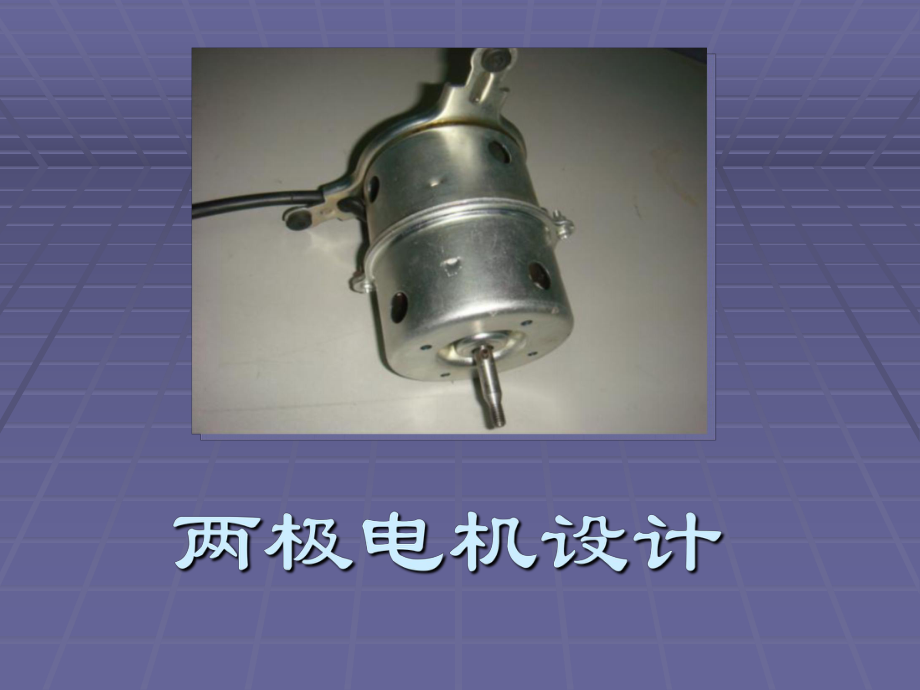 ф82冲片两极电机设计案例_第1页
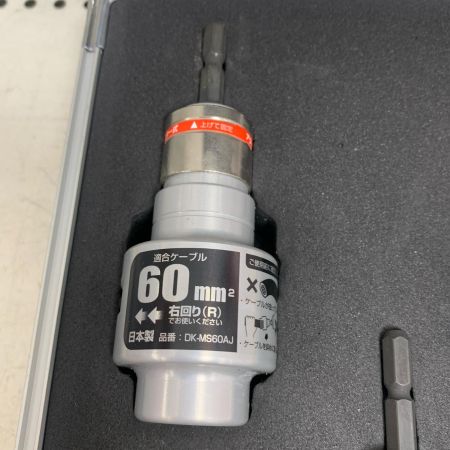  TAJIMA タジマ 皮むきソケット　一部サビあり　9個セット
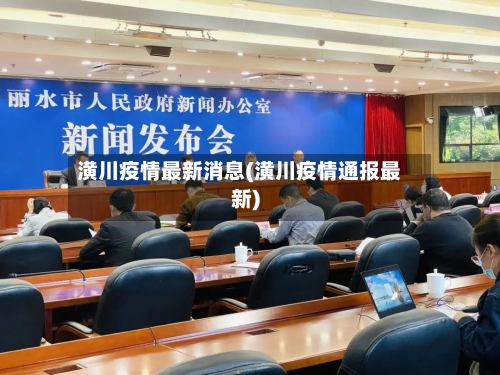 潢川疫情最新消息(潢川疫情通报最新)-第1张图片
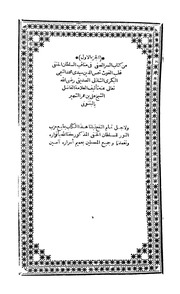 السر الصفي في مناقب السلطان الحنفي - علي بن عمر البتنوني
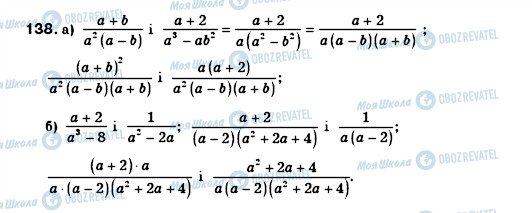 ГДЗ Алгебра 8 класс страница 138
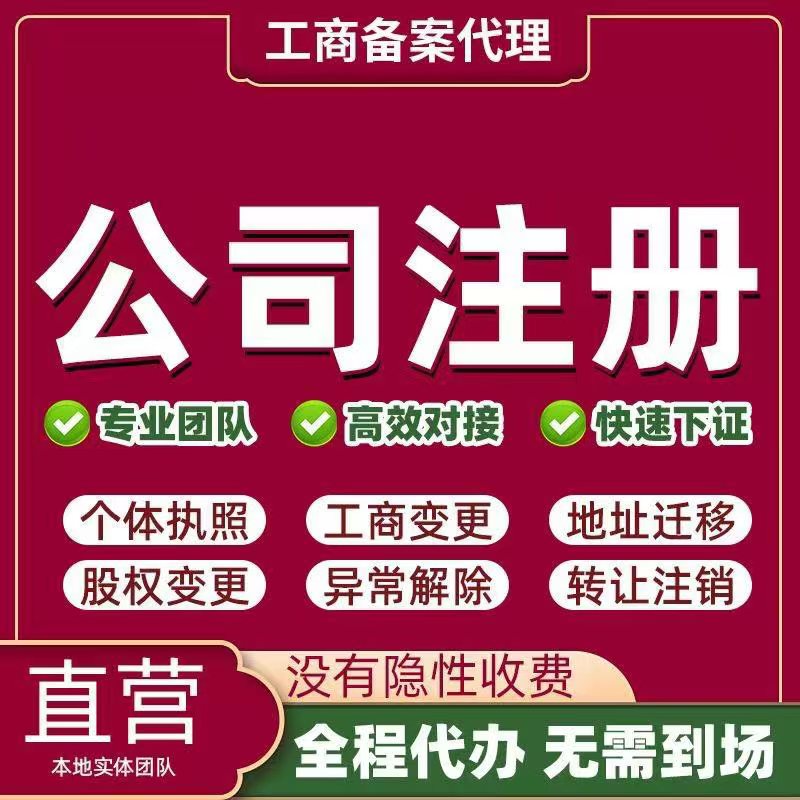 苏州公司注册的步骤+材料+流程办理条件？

------------

What is being asked:
Rewrite each caption line of the data above with "класс" swapped for "кл." and everything else unchanged. Leave the pictures out of the answer.

Result below:
 ф82冲片两极电机设计案例_第1页
  TAJIMA タジマ 皮むきソケット　一部サビあり　9個セット
 潢川疫情最新消息(潢川疫情通报最新)-第1张图片
 السر الصفي في مناقب السلطان الحنفي - علي بن عمر البتنوني
 ГДЗ Алгебра 8 кл. страница 138
 苏州公司注册的步骤+材料+流程办理条件？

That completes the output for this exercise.